Şunu bilmeliyiz ki şehrimizde bu konuyla ilgilenen devlet kurumları gerekli denetimleri yapmaktadır. Bu denetimlerde elbette onların profesyonel olduğu alanlardır. Denetimlerde ürünlerin fiyatı, maliyet hesapları, satış kayıtları gibi birçok kriteri değerlendirmekteler ve gördüğümüz kadarıyla doğal sebeplerle, fırsatçılık mevzusunu ayırt etmekteler.

Esnafımıza gelince fırsatçılar yok mudur?

Elbette vardır.

Vardır da başka bölgelere kıyasla çok çok azdır.

Böyle zamanlar pireye kızıp yorgan yakma zamanı değildir. Kira, maaş ,fatura… vs birçok maddi yükü göğüslemeye çalışan namuslu esnafı, üreticiyi fırsatçılardan ayırt etmeliyiz. Şahsi, ticari, siyasi amaçlarla düşünmekten ve tepkiler vermekten kaçınmalıyız.

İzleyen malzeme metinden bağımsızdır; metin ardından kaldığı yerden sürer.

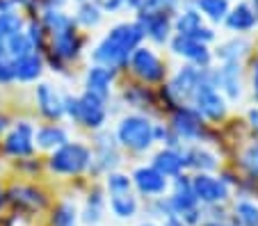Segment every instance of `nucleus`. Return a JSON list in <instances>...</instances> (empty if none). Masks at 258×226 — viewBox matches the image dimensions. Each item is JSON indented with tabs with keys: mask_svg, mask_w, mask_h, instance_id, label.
I'll list each match as a JSON object with an SVG mask.
<instances>
[{
	"mask_svg": "<svg viewBox=\"0 0 258 226\" xmlns=\"http://www.w3.org/2000/svg\"><path fill=\"white\" fill-rule=\"evenodd\" d=\"M32 148H34V128L25 121L16 123L14 130L5 139V151L21 158V156H30Z\"/></svg>",
	"mask_w": 258,
	"mask_h": 226,
	"instance_id": "obj_10",
	"label": "nucleus"
},
{
	"mask_svg": "<svg viewBox=\"0 0 258 226\" xmlns=\"http://www.w3.org/2000/svg\"><path fill=\"white\" fill-rule=\"evenodd\" d=\"M242 167L247 169L251 176L258 178V144H251V146L242 153Z\"/></svg>",
	"mask_w": 258,
	"mask_h": 226,
	"instance_id": "obj_36",
	"label": "nucleus"
},
{
	"mask_svg": "<svg viewBox=\"0 0 258 226\" xmlns=\"http://www.w3.org/2000/svg\"><path fill=\"white\" fill-rule=\"evenodd\" d=\"M101 217H103V199L98 192H94V197H89L87 208H85V212H83V221L96 226L98 221H101Z\"/></svg>",
	"mask_w": 258,
	"mask_h": 226,
	"instance_id": "obj_33",
	"label": "nucleus"
},
{
	"mask_svg": "<svg viewBox=\"0 0 258 226\" xmlns=\"http://www.w3.org/2000/svg\"><path fill=\"white\" fill-rule=\"evenodd\" d=\"M21 25L23 23H21V19L16 14H12V12H0V41L5 44L12 35L21 32Z\"/></svg>",
	"mask_w": 258,
	"mask_h": 226,
	"instance_id": "obj_32",
	"label": "nucleus"
},
{
	"mask_svg": "<svg viewBox=\"0 0 258 226\" xmlns=\"http://www.w3.org/2000/svg\"><path fill=\"white\" fill-rule=\"evenodd\" d=\"M53 35V50L64 59H71L78 55V48H80V39L76 35V28H73V21L67 23L64 28H57L50 32Z\"/></svg>",
	"mask_w": 258,
	"mask_h": 226,
	"instance_id": "obj_14",
	"label": "nucleus"
},
{
	"mask_svg": "<svg viewBox=\"0 0 258 226\" xmlns=\"http://www.w3.org/2000/svg\"><path fill=\"white\" fill-rule=\"evenodd\" d=\"M247 48H249V44L244 39H233V41L224 44L222 48L217 50V57L224 59V64L226 62H238V59L247 53Z\"/></svg>",
	"mask_w": 258,
	"mask_h": 226,
	"instance_id": "obj_31",
	"label": "nucleus"
},
{
	"mask_svg": "<svg viewBox=\"0 0 258 226\" xmlns=\"http://www.w3.org/2000/svg\"><path fill=\"white\" fill-rule=\"evenodd\" d=\"M249 119L253 121V126H258V110H251V112H249Z\"/></svg>",
	"mask_w": 258,
	"mask_h": 226,
	"instance_id": "obj_45",
	"label": "nucleus"
},
{
	"mask_svg": "<svg viewBox=\"0 0 258 226\" xmlns=\"http://www.w3.org/2000/svg\"><path fill=\"white\" fill-rule=\"evenodd\" d=\"M5 53L10 55L12 62H16V59L25 57V55L34 53V46L32 41L28 39V35L25 32H16V35H12L10 39L5 41Z\"/></svg>",
	"mask_w": 258,
	"mask_h": 226,
	"instance_id": "obj_25",
	"label": "nucleus"
},
{
	"mask_svg": "<svg viewBox=\"0 0 258 226\" xmlns=\"http://www.w3.org/2000/svg\"><path fill=\"white\" fill-rule=\"evenodd\" d=\"M133 183L142 194L156 197V194H165L167 190V176H162L156 167H140L133 174Z\"/></svg>",
	"mask_w": 258,
	"mask_h": 226,
	"instance_id": "obj_12",
	"label": "nucleus"
},
{
	"mask_svg": "<svg viewBox=\"0 0 258 226\" xmlns=\"http://www.w3.org/2000/svg\"><path fill=\"white\" fill-rule=\"evenodd\" d=\"M78 224V210L71 201H62L55 206L53 217H50V226H76Z\"/></svg>",
	"mask_w": 258,
	"mask_h": 226,
	"instance_id": "obj_27",
	"label": "nucleus"
},
{
	"mask_svg": "<svg viewBox=\"0 0 258 226\" xmlns=\"http://www.w3.org/2000/svg\"><path fill=\"white\" fill-rule=\"evenodd\" d=\"M37 142L44 148H55V146H64L67 144V133L59 126H46L37 133Z\"/></svg>",
	"mask_w": 258,
	"mask_h": 226,
	"instance_id": "obj_28",
	"label": "nucleus"
},
{
	"mask_svg": "<svg viewBox=\"0 0 258 226\" xmlns=\"http://www.w3.org/2000/svg\"><path fill=\"white\" fill-rule=\"evenodd\" d=\"M253 3V14H256V21H258V0H251Z\"/></svg>",
	"mask_w": 258,
	"mask_h": 226,
	"instance_id": "obj_47",
	"label": "nucleus"
},
{
	"mask_svg": "<svg viewBox=\"0 0 258 226\" xmlns=\"http://www.w3.org/2000/svg\"><path fill=\"white\" fill-rule=\"evenodd\" d=\"M153 167L162 174V176H180V169L185 167V158L176 153L174 148H165L153 158Z\"/></svg>",
	"mask_w": 258,
	"mask_h": 226,
	"instance_id": "obj_22",
	"label": "nucleus"
},
{
	"mask_svg": "<svg viewBox=\"0 0 258 226\" xmlns=\"http://www.w3.org/2000/svg\"><path fill=\"white\" fill-rule=\"evenodd\" d=\"M131 66L146 83H156V80H160L162 76H165V69H162L160 59L149 48H135V53L131 55Z\"/></svg>",
	"mask_w": 258,
	"mask_h": 226,
	"instance_id": "obj_8",
	"label": "nucleus"
},
{
	"mask_svg": "<svg viewBox=\"0 0 258 226\" xmlns=\"http://www.w3.org/2000/svg\"><path fill=\"white\" fill-rule=\"evenodd\" d=\"M178 0H149V5H146V10H158V12H165L169 10V7H174Z\"/></svg>",
	"mask_w": 258,
	"mask_h": 226,
	"instance_id": "obj_39",
	"label": "nucleus"
},
{
	"mask_svg": "<svg viewBox=\"0 0 258 226\" xmlns=\"http://www.w3.org/2000/svg\"><path fill=\"white\" fill-rule=\"evenodd\" d=\"M167 206L171 210V217H178V219H183L185 215H190L192 210L199 208V201L195 199V192H192V185H190V178L176 176L174 192L167 199Z\"/></svg>",
	"mask_w": 258,
	"mask_h": 226,
	"instance_id": "obj_7",
	"label": "nucleus"
},
{
	"mask_svg": "<svg viewBox=\"0 0 258 226\" xmlns=\"http://www.w3.org/2000/svg\"><path fill=\"white\" fill-rule=\"evenodd\" d=\"M126 3L135 10H146V5H149V0H126Z\"/></svg>",
	"mask_w": 258,
	"mask_h": 226,
	"instance_id": "obj_41",
	"label": "nucleus"
},
{
	"mask_svg": "<svg viewBox=\"0 0 258 226\" xmlns=\"http://www.w3.org/2000/svg\"><path fill=\"white\" fill-rule=\"evenodd\" d=\"M117 137L123 146L133 148V151H146L156 139V128L146 117H126L121 119L117 128Z\"/></svg>",
	"mask_w": 258,
	"mask_h": 226,
	"instance_id": "obj_3",
	"label": "nucleus"
},
{
	"mask_svg": "<svg viewBox=\"0 0 258 226\" xmlns=\"http://www.w3.org/2000/svg\"><path fill=\"white\" fill-rule=\"evenodd\" d=\"M201 71L195 66H183V69L176 73V78L171 80V94H176L178 99H192L197 85H199Z\"/></svg>",
	"mask_w": 258,
	"mask_h": 226,
	"instance_id": "obj_17",
	"label": "nucleus"
},
{
	"mask_svg": "<svg viewBox=\"0 0 258 226\" xmlns=\"http://www.w3.org/2000/svg\"><path fill=\"white\" fill-rule=\"evenodd\" d=\"M5 128H7V119L0 114V130H5Z\"/></svg>",
	"mask_w": 258,
	"mask_h": 226,
	"instance_id": "obj_46",
	"label": "nucleus"
},
{
	"mask_svg": "<svg viewBox=\"0 0 258 226\" xmlns=\"http://www.w3.org/2000/svg\"><path fill=\"white\" fill-rule=\"evenodd\" d=\"M192 101L197 103L201 114H206L208 119H222L226 114V103L222 99V94L217 92V83H215V73H201L199 85H197Z\"/></svg>",
	"mask_w": 258,
	"mask_h": 226,
	"instance_id": "obj_4",
	"label": "nucleus"
},
{
	"mask_svg": "<svg viewBox=\"0 0 258 226\" xmlns=\"http://www.w3.org/2000/svg\"><path fill=\"white\" fill-rule=\"evenodd\" d=\"M0 57H5V44L0 41Z\"/></svg>",
	"mask_w": 258,
	"mask_h": 226,
	"instance_id": "obj_49",
	"label": "nucleus"
},
{
	"mask_svg": "<svg viewBox=\"0 0 258 226\" xmlns=\"http://www.w3.org/2000/svg\"><path fill=\"white\" fill-rule=\"evenodd\" d=\"M165 226H187L185 221H180L178 217H169V219H165Z\"/></svg>",
	"mask_w": 258,
	"mask_h": 226,
	"instance_id": "obj_42",
	"label": "nucleus"
},
{
	"mask_svg": "<svg viewBox=\"0 0 258 226\" xmlns=\"http://www.w3.org/2000/svg\"><path fill=\"white\" fill-rule=\"evenodd\" d=\"M112 80H114V69L103 66V64H96V66H92L87 73V92L96 94V96H101V99L105 101L107 94H110Z\"/></svg>",
	"mask_w": 258,
	"mask_h": 226,
	"instance_id": "obj_16",
	"label": "nucleus"
},
{
	"mask_svg": "<svg viewBox=\"0 0 258 226\" xmlns=\"http://www.w3.org/2000/svg\"><path fill=\"white\" fill-rule=\"evenodd\" d=\"M140 226H158V224H153V221H144V224H140Z\"/></svg>",
	"mask_w": 258,
	"mask_h": 226,
	"instance_id": "obj_50",
	"label": "nucleus"
},
{
	"mask_svg": "<svg viewBox=\"0 0 258 226\" xmlns=\"http://www.w3.org/2000/svg\"><path fill=\"white\" fill-rule=\"evenodd\" d=\"M197 5L213 21H224L229 14V0H197Z\"/></svg>",
	"mask_w": 258,
	"mask_h": 226,
	"instance_id": "obj_30",
	"label": "nucleus"
},
{
	"mask_svg": "<svg viewBox=\"0 0 258 226\" xmlns=\"http://www.w3.org/2000/svg\"><path fill=\"white\" fill-rule=\"evenodd\" d=\"M110 194H121V192H131V178L123 176V174H107L105 181Z\"/></svg>",
	"mask_w": 258,
	"mask_h": 226,
	"instance_id": "obj_35",
	"label": "nucleus"
},
{
	"mask_svg": "<svg viewBox=\"0 0 258 226\" xmlns=\"http://www.w3.org/2000/svg\"><path fill=\"white\" fill-rule=\"evenodd\" d=\"M235 226H258V206L251 201L235 203Z\"/></svg>",
	"mask_w": 258,
	"mask_h": 226,
	"instance_id": "obj_29",
	"label": "nucleus"
},
{
	"mask_svg": "<svg viewBox=\"0 0 258 226\" xmlns=\"http://www.w3.org/2000/svg\"><path fill=\"white\" fill-rule=\"evenodd\" d=\"M28 39L32 41V46H41V39H44V28H41V25H37V23H30Z\"/></svg>",
	"mask_w": 258,
	"mask_h": 226,
	"instance_id": "obj_38",
	"label": "nucleus"
},
{
	"mask_svg": "<svg viewBox=\"0 0 258 226\" xmlns=\"http://www.w3.org/2000/svg\"><path fill=\"white\" fill-rule=\"evenodd\" d=\"M64 112L89 128H101L105 121V101L92 92H85L80 99H64Z\"/></svg>",
	"mask_w": 258,
	"mask_h": 226,
	"instance_id": "obj_2",
	"label": "nucleus"
},
{
	"mask_svg": "<svg viewBox=\"0 0 258 226\" xmlns=\"http://www.w3.org/2000/svg\"><path fill=\"white\" fill-rule=\"evenodd\" d=\"M37 103H39L41 114L48 119H59L64 114V99L50 85H39L37 87Z\"/></svg>",
	"mask_w": 258,
	"mask_h": 226,
	"instance_id": "obj_15",
	"label": "nucleus"
},
{
	"mask_svg": "<svg viewBox=\"0 0 258 226\" xmlns=\"http://www.w3.org/2000/svg\"><path fill=\"white\" fill-rule=\"evenodd\" d=\"M92 153L83 144H64L50 158V169L55 174H80L89 167Z\"/></svg>",
	"mask_w": 258,
	"mask_h": 226,
	"instance_id": "obj_5",
	"label": "nucleus"
},
{
	"mask_svg": "<svg viewBox=\"0 0 258 226\" xmlns=\"http://www.w3.org/2000/svg\"><path fill=\"white\" fill-rule=\"evenodd\" d=\"M215 83L226 92L229 99H238L240 96V64L238 62H226L222 69L215 73Z\"/></svg>",
	"mask_w": 258,
	"mask_h": 226,
	"instance_id": "obj_18",
	"label": "nucleus"
},
{
	"mask_svg": "<svg viewBox=\"0 0 258 226\" xmlns=\"http://www.w3.org/2000/svg\"><path fill=\"white\" fill-rule=\"evenodd\" d=\"M121 3H126V0H103V7H105V10H117L119 5H121Z\"/></svg>",
	"mask_w": 258,
	"mask_h": 226,
	"instance_id": "obj_40",
	"label": "nucleus"
},
{
	"mask_svg": "<svg viewBox=\"0 0 258 226\" xmlns=\"http://www.w3.org/2000/svg\"><path fill=\"white\" fill-rule=\"evenodd\" d=\"M171 48H174L176 55H183V57H187L190 62L201 64V66H206V64L210 62L208 46L201 44V41H197V39H190V37L176 35L174 41H171Z\"/></svg>",
	"mask_w": 258,
	"mask_h": 226,
	"instance_id": "obj_13",
	"label": "nucleus"
},
{
	"mask_svg": "<svg viewBox=\"0 0 258 226\" xmlns=\"http://www.w3.org/2000/svg\"><path fill=\"white\" fill-rule=\"evenodd\" d=\"M174 130L185 139L192 137H199L201 135V119L197 117L192 110L187 108H180L178 112L174 114Z\"/></svg>",
	"mask_w": 258,
	"mask_h": 226,
	"instance_id": "obj_20",
	"label": "nucleus"
},
{
	"mask_svg": "<svg viewBox=\"0 0 258 226\" xmlns=\"http://www.w3.org/2000/svg\"><path fill=\"white\" fill-rule=\"evenodd\" d=\"M140 30L144 35H149L153 41H165L169 37V16L165 12L158 10H144L140 14V21H137Z\"/></svg>",
	"mask_w": 258,
	"mask_h": 226,
	"instance_id": "obj_11",
	"label": "nucleus"
},
{
	"mask_svg": "<svg viewBox=\"0 0 258 226\" xmlns=\"http://www.w3.org/2000/svg\"><path fill=\"white\" fill-rule=\"evenodd\" d=\"M41 69H44V59H41L39 53H30L25 57L16 59L14 62V78L23 80V83H30V80H37L41 76Z\"/></svg>",
	"mask_w": 258,
	"mask_h": 226,
	"instance_id": "obj_21",
	"label": "nucleus"
},
{
	"mask_svg": "<svg viewBox=\"0 0 258 226\" xmlns=\"http://www.w3.org/2000/svg\"><path fill=\"white\" fill-rule=\"evenodd\" d=\"M224 21L231 30H235V32H244V30H251L253 25H256V14H253V10L249 5L240 3L233 12L226 14Z\"/></svg>",
	"mask_w": 258,
	"mask_h": 226,
	"instance_id": "obj_24",
	"label": "nucleus"
},
{
	"mask_svg": "<svg viewBox=\"0 0 258 226\" xmlns=\"http://www.w3.org/2000/svg\"><path fill=\"white\" fill-rule=\"evenodd\" d=\"M253 94H256V99H258V62L253 66Z\"/></svg>",
	"mask_w": 258,
	"mask_h": 226,
	"instance_id": "obj_43",
	"label": "nucleus"
},
{
	"mask_svg": "<svg viewBox=\"0 0 258 226\" xmlns=\"http://www.w3.org/2000/svg\"><path fill=\"white\" fill-rule=\"evenodd\" d=\"M183 158H185V167L199 169V174H206V172H210V169L217 167L215 156L213 153H208L206 148H192V151L187 153V156H183Z\"/></svg>",
	"mask_w": 258,
	"mask_h": 226,
	"instance_id": "obj_26",
	"label": "nucleus"
},
{
	"mask_svg": "<svg viewBox=\"0 0 258 226\" xmlns=\"http://www.w3.org/2000/svg\"><path fill=\"white\" fill-rule=\"evenodd\" d=\"M144 32L140 30L137 23H121L117 28L110 30V35L98 44L96 53H94V59L103 66H110V69H117V66H123L128 62L133 53H135L137 44L142 41Z\"/></svg>",
	"mask_w": 258,
	"mask_h": 226,
	"instance_id": "obj_1",
	"label": "nucleus"
},
{
	"mask_svg": "<svg viewBox=\"0 0 258 226\" xmlns=\"http://www.w3.org/2000/svg\"><path fill=\"white\" fill-rule=\"evenodd\" d=\"M192 192H195V199L199 203L206 206H217V203L226 201L229 197V185L222 178L208 176V174H197L195 178H190Z\"/></svg>",
	"mask_w": 258,
	"mask_h": 226,
	"instance_id": "obj_6",
	"label": "nucleus"
},
{
	"mask_svg": "<svg viewBox=\"0 0 258 226\" xmlns=\"http://www.w3.org/2000/svg\"><path fill=\"white\" fill-rule=\"evenodd\" d=\"M137 199L133 197V192H121V194H110V210L119 219H133L137 215Z\"/></svg>",
	"mask_w": 258,
	"mask_h": 226,
	"instance_id": "obj_23",
	"label": "nucleus"
},
{
	"mask_svg": "<svg viewBox=\"0 0 258 226\" xmlns=\"http://www.w3.org/2000/svg\"><path fill=\"white\" fill-rule=\"evenodd\" d=\"M14 206L19 208H28V210H39V208L46 206V197L41 194L39 190H34V187H28V185H21V187H14V190L7 194Z\"/></svg>",
	"mask_w": 258,
	"mask_h": 226,
	"instance_id": "obj_19",
	"label": "nucleus"
},
{
	"mask_svg": "<svg viewBox=\"0 0 258 226\" xmlns=\"http://www.w3.org/2000/svg\"><path fill=\"white\" fill-rule=\"evenodd\" d=\"M14 80V62L10 57H0V83Z\"/></svg>",
	"mask_w": 258,
	"mask_h": 226,
	"instance_id": "obj_37",
	"label": "nucleus"
},
{
	"mask_svg": "<svg viewBox=\"0 0 258 226\" xmlns=\"http://www.w3.org/2000/svg\"><path fill=\"white\" fill-rule=\"evenodd\" d=\"M176 32H178L180 37H190V39L201 41V44H206V41H210L215 37L213 30L204 28L201 14H197L195 10H185L176 19Z\"/></svg>",
	"mask_w": 258,
	"mask_h": 226,
	"instance_id": "obj_9",
	"label": "nucleus"
},
{
	"mask_svg": "<svg viewBox=\"0 0 258 226\" xmlns=\"http://www.w3.org/2000/svg\"><path fill=\"white\" fill-rule=\"evenodd\" d=\"M199 226H235V224H226V221H213L210 219V221H201Z\"/></svg>",
	"mask_w": 258,
	"mask_h": 226,
	"instance_id": "obj_44",
	"label": "nucleus"
},
{
	"mask_svg": "<svg viewBox=\"0 0 258 226\" xmlns=\"http://www.w3.org/2000/svg\"><path fill=\"white\" fill-rule=\"evenodd\" d=\"M5 203V192H3V187H0V206Z\"/></svg>",
	"mask_w": 258,
	"mask_h": 226,
	"instance_id": "obj_48",
	"label": "nucleus"
},
{
	"mask_svg": "<svg viewBox=\"0 0 258 226\" xmlns=\"http://www.w3.org/2000/svg\"><path fill=\"white\" fill-rule=\"evenodd\" d=\"M78 21L83 25H87V28L98 25L101 23V10H98L94 3H85V5H80V10H78Z\"/></svg>",
	"mask_w": 258,
	"mask_h": 226,
	"instance_id": "obj_34",
	"label": "nucleus"
}]
</instances>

İhtiyaç ürünlerimizi tedarik etmeye çalışırken aklıselim davranmalı, zaten artmış olan talebi panik yaparak iyice arttırmamalıyız.

Güvenilir esnafı, üreticiyi desteklemezsek gerçek fırsatçıların ekmeğine yağ süreriz. Merdiven altı sahte ürünler “fırsatçılarla mücadele” reklamlarıyla evlerimize dolar.

Bu süreçle ilgili devletin ve konu uzmanlarının önerilerine, kurallarına uymalıyız. Zaman ulü'l-emre uyma zamanıdır. Fırsatçılık, linç gibi durumlarda kendimizi sosyal medyanın akışına bırakmamalı, öncelikle ehil olan hüküm sahiplerine yani kurumlara iletmeliyiz.

Tüm dünyayı etkileyen bu krizi elbette aşacağız. Önemli olan mücadelemizi; birbirimizi, masum kitleleri kırmadan, üzmeden kenetlenerek yapmaktır. Kendimizin, devletimizin, çevremizin bu tip olağanüstü durumlara karşı olan eksikliklerini telafi etmeye çalışmalıyız zira Allah’ın izniyle bu eksiklikleri tartışmak için, ders çıkarmak için çok vaktimiz olacaktır” dedi.